* **DIRECTION 1**:
Put the records, from the first line through the line containing "[71,137,119,198]", into a Markdown table with the columns Row and Line. Number each row and leave out blank lines.

* **DOCUMENT PASSAGE**:
--------------------------------------------------
Doirean Wilson, Yehuda Baruch, Patti Boulaye and Mary Hartog

Highlights the need to be mindful of the global implications of migration and the ecology of diversity in our economy and organizations. Argues that support and programs…

Abstract

Purpose

Highlights the need to be mindful of the global implications of migration and the ecology of diversity in our economy and organizations. Argues that support and programs for diversity are essential to a sustainable economy and the life chances of all our citizens.

Design/methodology/approach

Explores diversity from a theoretical perspective and then provides details of one person’s struggle to gain acceptance in an alien culture.

Findings

Draws attention to the complexities and complications born of globalization and the challenge these pose for multi-national organizations. Advances the view that these complexities also relate to the émigrés who bought with them their different ways of thinking, behaving and speaking that were alien to the indigenous community, and for many still remain an enigma.
--------------------------------------------------
* **EXTRACTED RECORDS**:

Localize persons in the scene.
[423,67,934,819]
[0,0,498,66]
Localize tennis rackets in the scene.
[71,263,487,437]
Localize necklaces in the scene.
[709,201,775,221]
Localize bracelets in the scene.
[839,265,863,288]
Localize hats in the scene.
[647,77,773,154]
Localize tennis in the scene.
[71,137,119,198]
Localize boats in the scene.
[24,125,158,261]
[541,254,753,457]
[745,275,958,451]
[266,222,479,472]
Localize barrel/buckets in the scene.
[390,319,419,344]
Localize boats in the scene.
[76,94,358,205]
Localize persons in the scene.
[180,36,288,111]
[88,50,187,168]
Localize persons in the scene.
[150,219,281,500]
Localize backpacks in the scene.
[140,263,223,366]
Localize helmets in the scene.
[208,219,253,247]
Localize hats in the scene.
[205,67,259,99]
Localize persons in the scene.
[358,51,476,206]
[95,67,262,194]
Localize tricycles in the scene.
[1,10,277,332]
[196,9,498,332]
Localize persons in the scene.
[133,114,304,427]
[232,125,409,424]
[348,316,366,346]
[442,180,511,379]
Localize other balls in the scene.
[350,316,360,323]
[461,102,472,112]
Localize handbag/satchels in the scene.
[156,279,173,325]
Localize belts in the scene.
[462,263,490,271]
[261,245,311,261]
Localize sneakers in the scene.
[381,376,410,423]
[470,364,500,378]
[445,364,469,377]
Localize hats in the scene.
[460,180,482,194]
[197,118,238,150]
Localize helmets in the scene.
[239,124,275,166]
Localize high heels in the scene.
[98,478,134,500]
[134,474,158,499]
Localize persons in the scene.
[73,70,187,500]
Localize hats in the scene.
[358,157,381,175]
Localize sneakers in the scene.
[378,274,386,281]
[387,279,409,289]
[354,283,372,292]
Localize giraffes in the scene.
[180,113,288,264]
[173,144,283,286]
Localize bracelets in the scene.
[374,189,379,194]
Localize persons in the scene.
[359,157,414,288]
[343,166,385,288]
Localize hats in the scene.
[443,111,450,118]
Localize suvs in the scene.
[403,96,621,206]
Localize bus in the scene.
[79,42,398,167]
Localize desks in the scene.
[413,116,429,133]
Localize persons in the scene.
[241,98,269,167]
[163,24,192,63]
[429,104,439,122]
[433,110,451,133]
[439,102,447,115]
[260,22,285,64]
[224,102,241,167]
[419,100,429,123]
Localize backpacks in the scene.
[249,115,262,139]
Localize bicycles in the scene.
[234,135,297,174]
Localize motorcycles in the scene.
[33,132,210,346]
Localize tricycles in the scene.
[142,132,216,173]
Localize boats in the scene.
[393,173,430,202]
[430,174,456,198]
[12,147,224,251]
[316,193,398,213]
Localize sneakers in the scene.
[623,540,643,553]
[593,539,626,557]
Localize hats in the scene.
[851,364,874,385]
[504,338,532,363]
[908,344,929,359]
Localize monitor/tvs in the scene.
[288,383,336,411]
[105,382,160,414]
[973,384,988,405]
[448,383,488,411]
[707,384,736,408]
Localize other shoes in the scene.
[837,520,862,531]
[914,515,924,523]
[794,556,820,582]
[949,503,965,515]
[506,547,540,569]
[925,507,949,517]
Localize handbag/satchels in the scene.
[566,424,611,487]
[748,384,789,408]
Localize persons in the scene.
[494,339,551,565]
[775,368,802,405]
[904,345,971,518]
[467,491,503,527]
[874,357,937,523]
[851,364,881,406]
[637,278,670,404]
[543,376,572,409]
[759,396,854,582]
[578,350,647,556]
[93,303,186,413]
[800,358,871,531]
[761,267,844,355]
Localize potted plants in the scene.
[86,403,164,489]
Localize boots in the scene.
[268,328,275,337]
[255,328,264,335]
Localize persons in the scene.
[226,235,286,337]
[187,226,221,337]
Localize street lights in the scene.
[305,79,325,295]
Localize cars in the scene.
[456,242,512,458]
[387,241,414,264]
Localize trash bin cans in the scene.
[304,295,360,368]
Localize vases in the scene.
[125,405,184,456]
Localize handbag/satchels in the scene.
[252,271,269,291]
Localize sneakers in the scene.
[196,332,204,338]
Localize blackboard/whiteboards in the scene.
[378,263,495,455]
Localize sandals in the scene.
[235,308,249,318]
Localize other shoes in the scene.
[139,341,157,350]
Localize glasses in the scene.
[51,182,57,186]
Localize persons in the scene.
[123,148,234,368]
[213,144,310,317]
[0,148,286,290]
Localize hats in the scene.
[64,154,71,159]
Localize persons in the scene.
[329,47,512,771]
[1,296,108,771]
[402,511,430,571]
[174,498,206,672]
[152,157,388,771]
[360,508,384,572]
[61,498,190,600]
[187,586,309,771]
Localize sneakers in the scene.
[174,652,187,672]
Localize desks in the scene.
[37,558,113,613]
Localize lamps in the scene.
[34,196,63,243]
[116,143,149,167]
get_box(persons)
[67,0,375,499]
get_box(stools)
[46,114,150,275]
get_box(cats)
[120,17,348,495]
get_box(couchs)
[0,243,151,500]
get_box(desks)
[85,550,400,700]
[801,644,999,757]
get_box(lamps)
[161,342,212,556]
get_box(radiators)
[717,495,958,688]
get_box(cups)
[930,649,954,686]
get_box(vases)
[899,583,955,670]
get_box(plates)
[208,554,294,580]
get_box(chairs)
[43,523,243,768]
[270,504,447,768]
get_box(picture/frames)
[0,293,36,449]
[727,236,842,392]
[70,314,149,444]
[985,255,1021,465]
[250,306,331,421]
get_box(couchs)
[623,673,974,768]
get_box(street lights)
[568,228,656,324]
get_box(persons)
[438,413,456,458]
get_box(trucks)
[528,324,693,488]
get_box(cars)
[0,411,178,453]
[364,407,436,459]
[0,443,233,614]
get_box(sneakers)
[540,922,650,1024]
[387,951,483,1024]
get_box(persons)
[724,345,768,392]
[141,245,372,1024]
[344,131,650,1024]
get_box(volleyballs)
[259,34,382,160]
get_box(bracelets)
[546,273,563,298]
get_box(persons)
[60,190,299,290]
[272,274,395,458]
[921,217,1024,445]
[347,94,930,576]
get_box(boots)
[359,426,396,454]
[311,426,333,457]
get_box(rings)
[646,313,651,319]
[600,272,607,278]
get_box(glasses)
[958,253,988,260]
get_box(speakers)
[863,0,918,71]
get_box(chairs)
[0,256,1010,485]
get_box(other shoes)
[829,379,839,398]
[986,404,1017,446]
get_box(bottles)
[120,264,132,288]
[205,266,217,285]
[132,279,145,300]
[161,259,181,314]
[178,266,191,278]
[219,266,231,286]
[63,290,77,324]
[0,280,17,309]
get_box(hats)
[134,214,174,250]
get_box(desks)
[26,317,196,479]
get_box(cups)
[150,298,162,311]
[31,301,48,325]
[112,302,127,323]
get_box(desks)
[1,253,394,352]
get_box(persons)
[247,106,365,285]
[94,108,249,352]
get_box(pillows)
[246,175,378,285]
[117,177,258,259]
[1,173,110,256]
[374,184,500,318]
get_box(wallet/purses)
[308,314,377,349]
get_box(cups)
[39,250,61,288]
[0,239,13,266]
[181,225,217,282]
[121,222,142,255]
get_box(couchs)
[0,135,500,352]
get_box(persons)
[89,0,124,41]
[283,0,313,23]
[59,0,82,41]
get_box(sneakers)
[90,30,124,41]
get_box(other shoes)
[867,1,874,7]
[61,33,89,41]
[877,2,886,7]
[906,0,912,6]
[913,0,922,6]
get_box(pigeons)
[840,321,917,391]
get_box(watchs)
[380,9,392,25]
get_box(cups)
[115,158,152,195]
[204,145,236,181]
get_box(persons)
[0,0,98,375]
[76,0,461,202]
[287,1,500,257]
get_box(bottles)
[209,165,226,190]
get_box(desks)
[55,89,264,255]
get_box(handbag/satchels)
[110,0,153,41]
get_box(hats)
--------------------------------------------------
* **DIRECTION 2**:
According to the abstract on diversity, what does it provide details of after exploring diversity from a theoretical perspective?

* **TASK RESULT 1**:
| Row | Line |
|---|---|
| 1 | Localize persons in the scene. |
| 2 | [423,67,934,819] |
| 3 | [0,0,498,66] |
| 4 | Localize tennis rackets in the scene. |
| 5 | [71,263,487,437] |
| 6 | Localize necklaces in the scene. |
| 7 | [709,201,775,221] |
| 8 | Localize bracelets in the scene. |
| 9 | [839,265,863,288] |
| 10 | Localize hats in the scene. |
| 11 | [647,77,773,154] |
| 12 | Localize tennis in the scene. |
| 13 | [71,137,119,198] |

* **TASK RESULT 2**:
One person's struggle to gain acceptance in an alien culture.